| |
Bergen'e çeyrek kala...
Önümüzdeki ay Norveç'te (Bergen kentinde) 40 ülkenin milli eğitim bakanlarının katılacağı bir toplantı yapılacak (19-20 Mayıs). Türkiye için büyük önem taşıyor. Bugünden yazıyoruz ki... Konuyu iktidar da gündemine alsın, muhalefet de. YÖK de ilgilensin, üniversiteler de. Toplantı "Avrupa Yüksek Öğretim Alanı" toplantısı.
Bu toplantıların birincisi İtalya'da (Bologna) yapıldı (1999). 29 ülkeden Bakan katıldı. Türkiye yoktu. İkinci toplantı, Türkiye'nin de katıldığı Prag toplantısı (2001). Üçüncü toplantı 2003'te Berlin'deydi. Milli Eğitim Bakanı Hüseyin Çelik gitti. Ancak... Diğer ülkelerin bakanlarının yanında "rektörler" de vardı. "Yüksek öğretim dernek temsilcileri" de. "Öğrenci temsilcileri" de. Bizim bakanımız ise "biraz yalnızdı."
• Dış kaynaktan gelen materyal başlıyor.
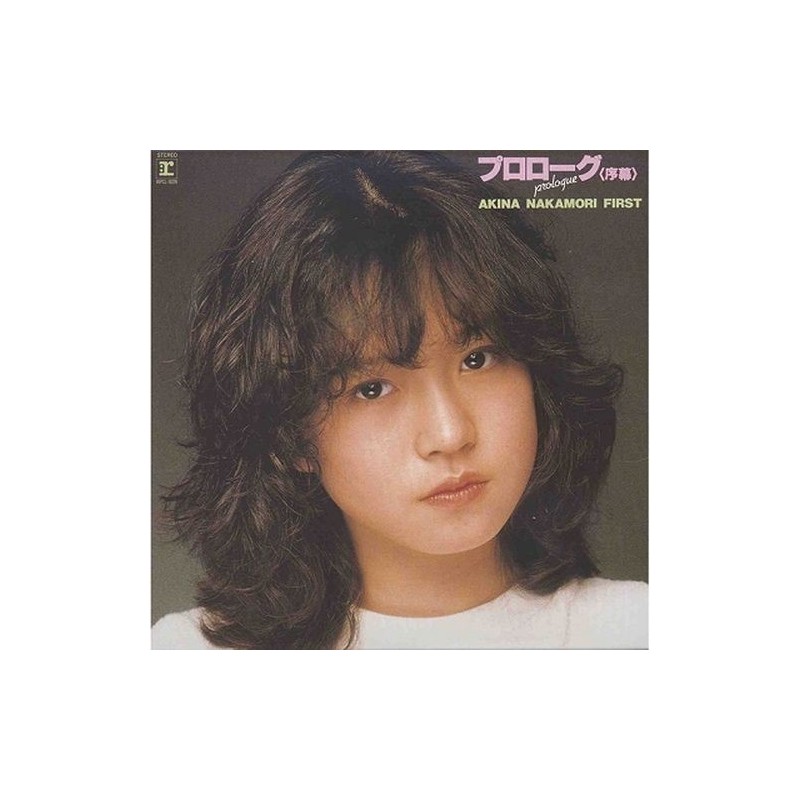 中森明菜 AKINA NAKAMORI - PROLOGUE 中森明菜 AKINA NAKAMORI FIRST
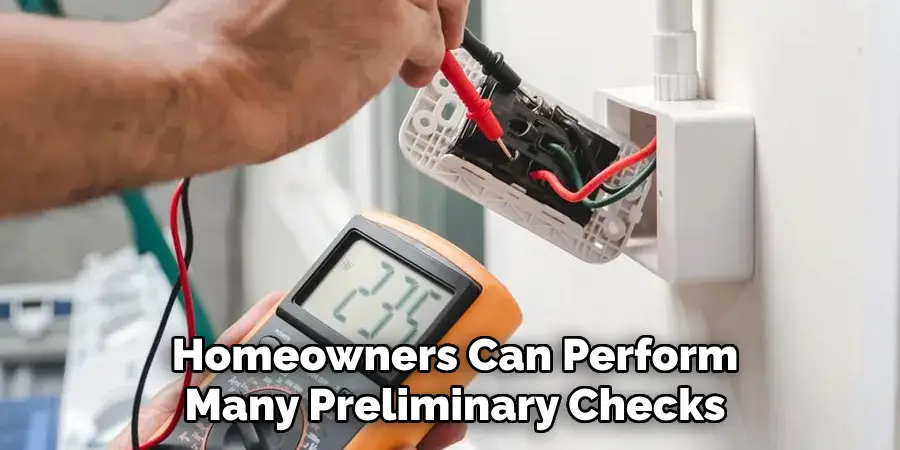 Homeowners Can Perform
Many Preliminary Checks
Rusya'dan Monako'ya, Vatikan'dan İngiltere'ye, Fransa'dan İtalya'ya kadar "Avrupa Yüksek Öğretim Alanı sürecine dahil ülkelerde", 1920 Mayıs toplantısı için yoğun bir çalışma var. Çalışmaların "Almanya ayağını" yerinde izlemek istedik. Hamburg'da, Dr. Harun Gümrükçü bizi üniversiteye götürdü. Gördük ki... "Siyaset ile üniversite" el ele vermiş. Almanya harıl harıl Norveç toplantısına hazırlanıyor.
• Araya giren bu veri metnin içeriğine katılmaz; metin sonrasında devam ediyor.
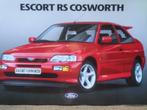 Brochure Ford Escort Cosworth 1992, Livres, Enlèvement ou Envoi, Ford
40 ülkenin "yüksek öğretim alanı" demek... "Yaklaşık 4 bin üniversite" demek. "12 milyon öğrenci" demek. Yine "Avrupa Yüksek Öğretim Alanı" demek... Bir gencin Kars-Kafkas Üniversitesi'nde yüksek öğretime başlaması... İlk 2 yıldan sonra, üçüncü yılı Londra'da... Dördüncü yılı Paris'te okuması... Doktorayı Moskova'da yapması demek.
"Avrupa Yüksek Öğretim Alanı" demek... Türkiye'deki üniversite diplomasının bütün dünyada geçerli olması demek. Türkiye'den diploma alan gencin "bütün dünyada iş bulabilmesi" demek. "Bu işten... Bu süreçten" en karlı çıkacak ülke Türkiye. Zira nüfus genç.
Avrupa Yüksek Öğretim Alanı'nın "hedefi" 2010'da "doğacak her iki çocuktan birine üniversite olanağı sağlanması." Bu demektir ki... Bir süre sonra "en az 350 üniversitemiz olacak." Hocalarımız "40 ülkede" ders verecek. Türkiye'ye, 40 ülkeden hoca gelecek.
Avrupa Yüksek Öğretim Alanı sürecine "kendi isteğiyle giren" Türkiye, bugüne kadar "şekil şartlarını" yerine getirdi. Ama yapacak daha pek çok "ev ödevimiz" var... YÖK'ün konumu. Rektör ve dekanların görev ve yetkileri. Hükümet-Üniversite ilişkileri. Hocaların hakları. Öğretim kalitesi. Bütün bunların "önyargısız" ele alınması, sorgulanması gerekiyor.
Bu olay "parti çekişmelerinin üzerinde." "Ulusal bir politika" izlenmesi şart. Onun için "erkenden" yazıyoruz ki... "Hazırlığımızı" yapalım. Ve Milli Eğitim Bakanı'nı, Norveç'e, "diğer ülkelerin bakanları gibi" yollayalım. Yanında YÖK'ün yetkilileri de olsun, rektörler de, hoca ve öğrencilerin dernek temsilcileri de.